Wednesday, May 03, 2006
Once Upon a Time In High School DVD Review
From the sub title of this film ‘the spirit of Bruce Lee lives on’ I was expecting an all action martial arts film or a perhaps a violent Korean movie with a high shock factor in the style of Old Boy and other recent offerings. However, when I watched the DVD I was pleasantly surprised as Once Upon A Time in High School is neither of these types of film. Instead it is a contemplative and touching film with bursts of violence which act not to shock but are actually relevant to the story and therefore do not sit awkwardly with the viewer. You may have guessed by now that I am not a fan of Park Chan-wook’s films Old Boy and Sympathy for Lady Vengeance. Although these films are visually stunning and have moments of brilliance I found that they descended too easily into preposterous plot twists and camp violence.
Once Upon a Time in High School is a coming of age tale, nicely framed by the main character’s fascination with Bruce Lee. The film starts with clips from Fist of Fury and Bruce Lee is referenced again at the end of the story. Set in 1978, perhaps at the height of Bruce Lee’s popularity, the film deals with the difficulties of bullying and the hierarchy system in a militaristic Korean boy’s school. There is also a love story in here (unrequited) and the comedic elements are provided by a kid called Hamburger (Park Hyo-jun) who peddles porn to his fellow students to pay for his tuition. There are some brutal fights and violence looms over the characters’ lives. The film by director Ha Yu is apparently semi-autobiographical and it is an interesting portrayal of Korea and the young generation growing up at this time.
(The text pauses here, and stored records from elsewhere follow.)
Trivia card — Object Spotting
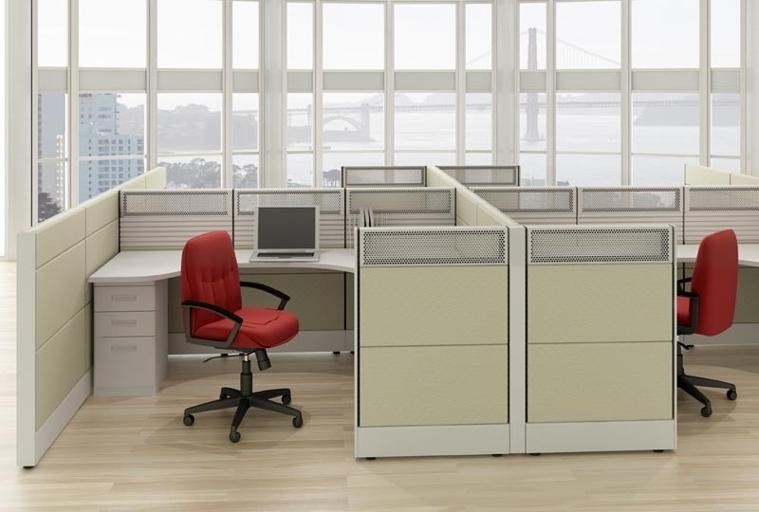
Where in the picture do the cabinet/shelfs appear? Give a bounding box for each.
[89,283,167,400]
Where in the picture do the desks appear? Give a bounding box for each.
[87,244,357,290]
[677,240,757,272]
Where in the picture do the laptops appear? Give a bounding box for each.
[249,204,320,263]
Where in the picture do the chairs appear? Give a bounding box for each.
[677,227,745,424]
[166,229,301,445]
There are references to Korea's new democracy e.g. a teacher who says his badly behaved pupil ‘shames democracy’ as if that were the ultimate insult. There are also 70s references - the boys attend discos and listen to Western music. In fact, this was the one thing that made me cringe slightly - there are romantic moments in the film when the playing of 70s ballads, which now sound trite, made me snigger instead of swoon.
The young actors are all excellent, particularly the hard man Woo-sik (Lee Jung-jin) who befriends the main character Hyun-soo (Kwon Sang-woo). Over here in the UK we tend only to see a very small section of Korean cinema - mainly the violent action dramas and thrillers such as A Bittersweet Life and Old Boy (there are exceptions such as Drunk on Women and Poetry). This is a great example of other types of films that are being made in Korea. I thoroughly enjoyed Once Upon a time in High School and I would recommend a viewing.
Above are the two covers for the movie, I think the Korean DVD cover portrays the film more accurately.
This Korean movie is out now to buy from Premier Asia and all good retailers.